Many manufacturers force the dealer to check these days. They have to plug the car into the computer and there isn't a way to hide it. 

We all know some dealers are willing to turn a blind for work, but the manufacturers are taking that out of their hands. 

Remaps are very easy to detect in modern cars.


----------



## SteveTDCi (Feb 8, 2006)

I'm not a revo fan either, however I don't think dealers can see the remap unless they really go looking. Vauxhall send the ecu's off to thorney Motorsport irc and I thought bluefin resets the checksum value.


----------



## heavyd (Jun 11, 2006)

Bluefin does change the flash count.


----------



## Monkeyboy (Nov 19, 2006)

Anyone else used emaps services and recommend them ??


----------



## xJay1337 (Jul 20, 2012)

heavyd said:


> not quite!
> So basically when the revo dealer sets the car up, he adjusts the boost timing and fuelling to get the best for your car? all of these will be datalogged, and the optimum values for your car will be set. you can even change these values via the sps device. - i.e nothing like a tuning box.


And you think that can be done in an hour? Revo maps are developed on one car, say a guy called Derek took his Mk5 GTI in and Revo spent 6-7 hours on that car.
From that car they create a map.
From that map they flash it onto every car that goes there. I'm on the "scene", without being big headed I do know, to see for yourself, all you need to do is go to any VW show with a drag strip (eg Inters, springfest etc) and Revo will be there mapping cars on the day. Without a dyno!!! Just with a laptop...



> Out of the 5 companies remaps that I've had on my car, revo was the best, also used Revo on my cars in the past..

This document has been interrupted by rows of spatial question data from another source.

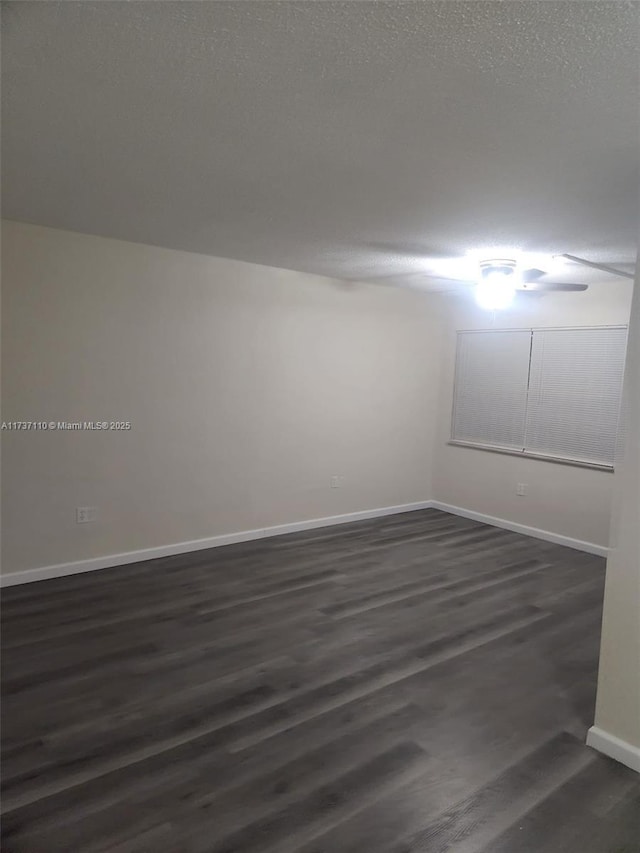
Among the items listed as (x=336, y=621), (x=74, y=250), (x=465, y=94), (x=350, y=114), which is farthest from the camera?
(x=74, y=250)

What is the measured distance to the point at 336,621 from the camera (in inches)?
134

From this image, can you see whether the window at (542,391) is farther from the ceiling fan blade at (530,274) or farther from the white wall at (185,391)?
the ceiling fan blade at (530,274)

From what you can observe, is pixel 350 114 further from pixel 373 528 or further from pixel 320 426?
pixel 373 528

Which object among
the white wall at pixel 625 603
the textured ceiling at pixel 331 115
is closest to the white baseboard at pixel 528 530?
the white wall at pixel 625 603

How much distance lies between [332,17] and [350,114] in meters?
0.49

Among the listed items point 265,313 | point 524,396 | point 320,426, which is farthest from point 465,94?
point 524,396

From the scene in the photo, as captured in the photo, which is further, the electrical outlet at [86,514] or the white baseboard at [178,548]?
the electrical outlet at [86,514]

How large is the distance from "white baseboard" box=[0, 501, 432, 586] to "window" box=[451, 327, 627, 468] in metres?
1.38

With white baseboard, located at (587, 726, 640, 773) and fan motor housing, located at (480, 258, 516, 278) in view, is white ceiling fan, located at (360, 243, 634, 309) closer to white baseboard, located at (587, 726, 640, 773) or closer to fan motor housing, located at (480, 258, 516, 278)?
fan motor housing, located at (480, 258, 516, 278)

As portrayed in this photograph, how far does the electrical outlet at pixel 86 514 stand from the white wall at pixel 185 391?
0.03 m

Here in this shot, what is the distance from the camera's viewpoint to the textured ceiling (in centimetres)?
133

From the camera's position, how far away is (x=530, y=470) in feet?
17.5

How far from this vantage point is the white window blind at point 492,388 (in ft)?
17.7

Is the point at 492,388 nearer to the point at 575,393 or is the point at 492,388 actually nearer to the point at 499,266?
the point at 575,393
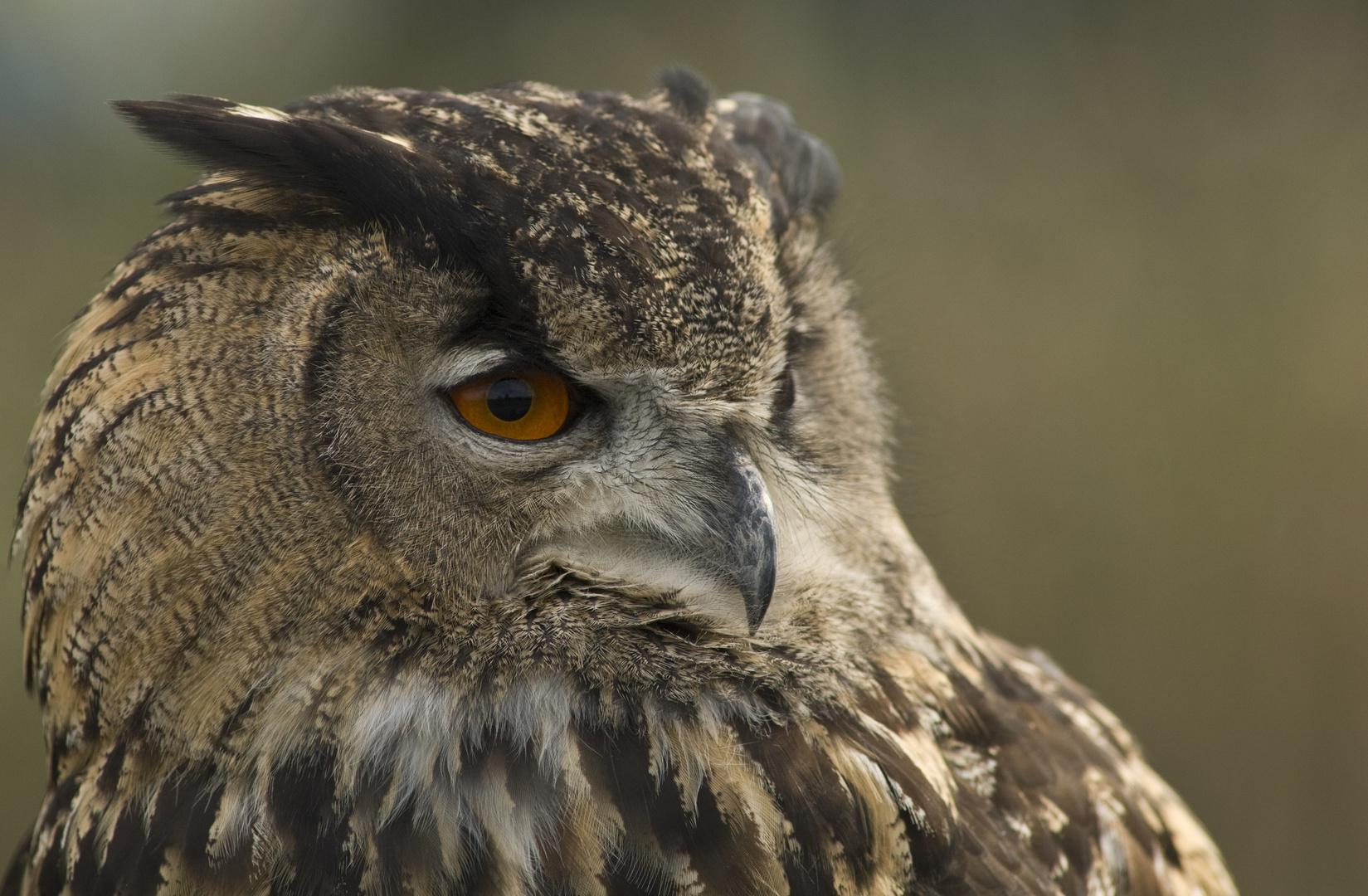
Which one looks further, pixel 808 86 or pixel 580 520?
pixel 808 86

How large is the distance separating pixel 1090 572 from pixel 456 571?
2.55 m

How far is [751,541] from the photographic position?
962mm

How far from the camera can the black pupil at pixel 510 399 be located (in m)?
0.93

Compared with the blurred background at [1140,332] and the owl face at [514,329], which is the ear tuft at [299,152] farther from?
the blurred background at [1140,332]

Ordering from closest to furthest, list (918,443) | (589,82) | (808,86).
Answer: (918,443)
(808,86)
(589,82)

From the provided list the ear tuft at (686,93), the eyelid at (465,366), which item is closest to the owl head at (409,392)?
the eyelid at (465,366)

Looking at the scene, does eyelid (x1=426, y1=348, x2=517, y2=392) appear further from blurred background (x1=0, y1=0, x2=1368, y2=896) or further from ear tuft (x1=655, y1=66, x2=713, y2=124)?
blurred background (x1=0, y1=0, x2=1368, y2=896)

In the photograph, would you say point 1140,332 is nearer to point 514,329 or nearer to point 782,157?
point 782,157

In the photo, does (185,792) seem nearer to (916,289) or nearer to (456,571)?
(456,571)

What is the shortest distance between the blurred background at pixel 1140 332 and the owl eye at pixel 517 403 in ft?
6.59

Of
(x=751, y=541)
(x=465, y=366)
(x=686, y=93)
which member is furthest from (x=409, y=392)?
(x=686, y=93)

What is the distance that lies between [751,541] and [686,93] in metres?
0.58

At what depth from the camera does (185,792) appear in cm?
94

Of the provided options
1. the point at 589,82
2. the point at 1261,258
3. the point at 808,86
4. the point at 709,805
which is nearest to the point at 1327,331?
the point at 1261,258
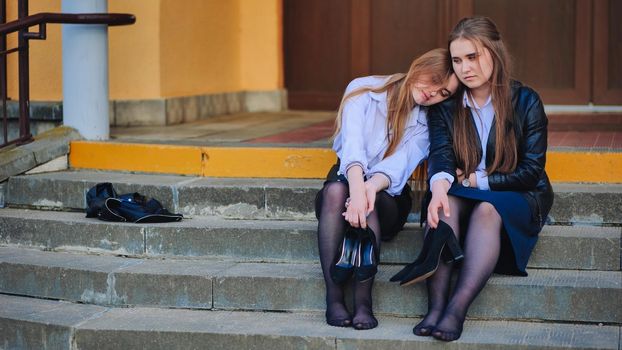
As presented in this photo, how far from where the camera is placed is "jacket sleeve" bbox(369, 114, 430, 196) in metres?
5.00

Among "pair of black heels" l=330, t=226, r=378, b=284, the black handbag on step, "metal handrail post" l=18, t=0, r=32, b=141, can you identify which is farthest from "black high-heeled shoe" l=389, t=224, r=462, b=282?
"metal handrail post" l=18, t=0, r=32, b=141

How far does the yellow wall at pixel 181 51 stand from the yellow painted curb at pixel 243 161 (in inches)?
47.6

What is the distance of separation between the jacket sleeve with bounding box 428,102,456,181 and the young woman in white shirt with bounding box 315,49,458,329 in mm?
63

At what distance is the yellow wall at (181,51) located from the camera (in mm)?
7586

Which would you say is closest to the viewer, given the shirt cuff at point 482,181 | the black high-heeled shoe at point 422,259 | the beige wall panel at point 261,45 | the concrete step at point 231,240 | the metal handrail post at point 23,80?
the black high-heeled shoe at point 422,259

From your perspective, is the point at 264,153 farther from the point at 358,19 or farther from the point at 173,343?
the point at 358,19

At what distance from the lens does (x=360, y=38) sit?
8695 millimetres

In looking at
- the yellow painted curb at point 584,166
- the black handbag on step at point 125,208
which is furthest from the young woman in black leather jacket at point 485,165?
the black handbag on step at point 125,208

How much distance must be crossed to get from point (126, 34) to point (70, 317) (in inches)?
120

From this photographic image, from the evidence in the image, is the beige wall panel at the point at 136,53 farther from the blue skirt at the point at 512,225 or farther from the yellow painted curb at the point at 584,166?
the blue skirt at the point at 512,225

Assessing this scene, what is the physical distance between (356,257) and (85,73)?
2.72m

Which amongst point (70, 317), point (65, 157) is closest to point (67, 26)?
point (65, 157)

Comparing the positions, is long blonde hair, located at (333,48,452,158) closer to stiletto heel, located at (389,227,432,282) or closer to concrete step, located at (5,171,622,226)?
stiletto heel, located at (389,227,432,282)

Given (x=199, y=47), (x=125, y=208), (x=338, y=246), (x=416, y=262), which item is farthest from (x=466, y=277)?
(x=199, y=47)
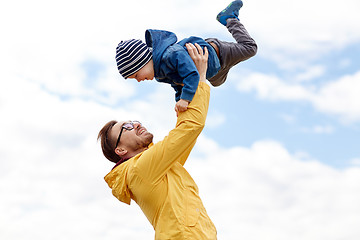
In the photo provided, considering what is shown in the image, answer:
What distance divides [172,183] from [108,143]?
942mm

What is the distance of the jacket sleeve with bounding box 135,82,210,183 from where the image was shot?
4.59 m

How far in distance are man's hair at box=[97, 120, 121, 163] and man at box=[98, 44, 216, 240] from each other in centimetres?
27

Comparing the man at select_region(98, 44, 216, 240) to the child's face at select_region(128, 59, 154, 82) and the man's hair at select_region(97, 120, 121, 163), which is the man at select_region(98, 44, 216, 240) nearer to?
the man's hair at select_region(97, 120, 121, 163)

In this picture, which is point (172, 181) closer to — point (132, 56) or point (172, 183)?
point (172, 183)

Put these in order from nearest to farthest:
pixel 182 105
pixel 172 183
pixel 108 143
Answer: pixel 182 105, pixel 172 183, pixel 108 143

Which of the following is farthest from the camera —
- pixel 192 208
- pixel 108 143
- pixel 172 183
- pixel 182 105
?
pixel 108 143

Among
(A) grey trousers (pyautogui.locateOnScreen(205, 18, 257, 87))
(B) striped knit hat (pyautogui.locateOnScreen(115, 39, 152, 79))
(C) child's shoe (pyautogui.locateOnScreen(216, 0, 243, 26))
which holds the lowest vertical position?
(B) striped knit hat (pyautogui.locateOnScreen(115, 39, 152, 79))

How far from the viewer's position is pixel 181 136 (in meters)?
4.61


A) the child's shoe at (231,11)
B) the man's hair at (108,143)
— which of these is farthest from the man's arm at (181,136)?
the child's shoe at (231,11)

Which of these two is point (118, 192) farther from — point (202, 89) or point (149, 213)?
point (202, 89)

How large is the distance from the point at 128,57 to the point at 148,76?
0.26m

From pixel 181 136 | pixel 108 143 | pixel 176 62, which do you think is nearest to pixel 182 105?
pixel 181 136

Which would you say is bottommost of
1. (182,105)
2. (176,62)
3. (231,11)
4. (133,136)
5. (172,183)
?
(172,183)

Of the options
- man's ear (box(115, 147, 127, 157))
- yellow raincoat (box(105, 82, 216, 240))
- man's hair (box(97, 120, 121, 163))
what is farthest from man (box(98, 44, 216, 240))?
man's hair (box(97, 120, 121, 163))
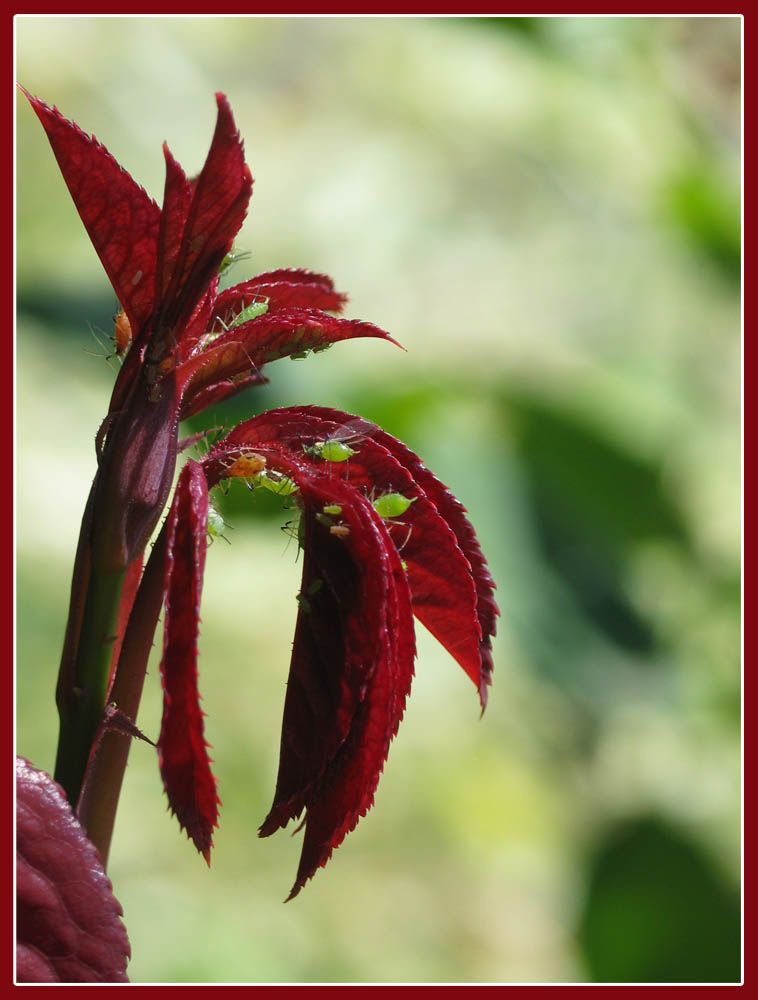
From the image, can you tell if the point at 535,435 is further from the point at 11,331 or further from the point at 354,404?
the point at 11,331

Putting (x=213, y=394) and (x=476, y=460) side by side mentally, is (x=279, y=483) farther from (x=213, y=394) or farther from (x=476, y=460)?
(x=476, y=460)

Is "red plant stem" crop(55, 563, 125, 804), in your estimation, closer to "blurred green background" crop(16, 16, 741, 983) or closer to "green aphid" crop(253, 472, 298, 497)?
"green aphid" crop(253, 472, 298, 497)

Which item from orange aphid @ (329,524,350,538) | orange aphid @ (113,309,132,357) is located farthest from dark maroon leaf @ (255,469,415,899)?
orange aphid @ (113,309,132,357)

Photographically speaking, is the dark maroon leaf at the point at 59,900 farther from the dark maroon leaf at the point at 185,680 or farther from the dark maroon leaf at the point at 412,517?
the dark maroon leaf at the point at 412,517

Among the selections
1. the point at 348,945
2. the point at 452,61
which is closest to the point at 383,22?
the point at 452,61

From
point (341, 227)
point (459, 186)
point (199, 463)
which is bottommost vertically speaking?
point (199, 463)

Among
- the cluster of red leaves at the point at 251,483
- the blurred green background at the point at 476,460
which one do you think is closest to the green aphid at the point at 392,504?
the cluster of red leaves at the point at 251,483
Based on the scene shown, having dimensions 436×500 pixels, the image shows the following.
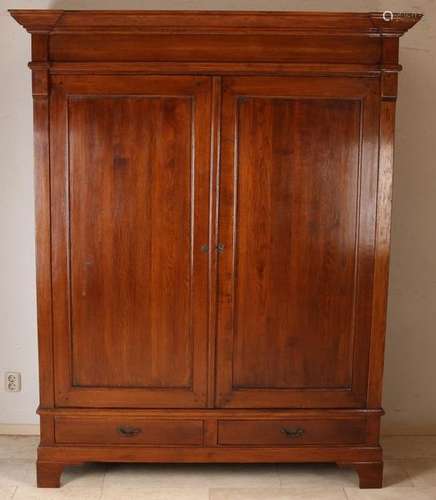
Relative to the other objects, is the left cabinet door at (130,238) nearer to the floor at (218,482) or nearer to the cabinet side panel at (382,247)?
the floor at (218,482)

And I take it you've used Rtech then? Loads of people who have a Revo map have been to Rtech and gotten a) better power and b) better DRIVEABILITY without the big lurch when you let off the throttle. Revo is alright but there are better out there.


----------



## heavyd (Jun 11, 2006)

I didnt say rtech was bad, they are one of the best. but I wouldnt use a tuner that is a 7hr round trip, as if anything goes wrong, its a long journey. learnt that lesson myself having to make two 6 hour round trips to a tuner, that was after 12 different remaps were emailed to me, and was still no good in the end, and have to have the engine rebuilt after it all. 
Best advice is to find a good company that is local.

Heres a reply on another forum a tuner I know well posted.

This is a basic information post and not directed at any paticular company, wether mentioned in this post or not.

This is one of my favourite subjects, having been in the engine management industry for 10+ years 90% of the stuff on the internet about ECU mapping makes me chuckle.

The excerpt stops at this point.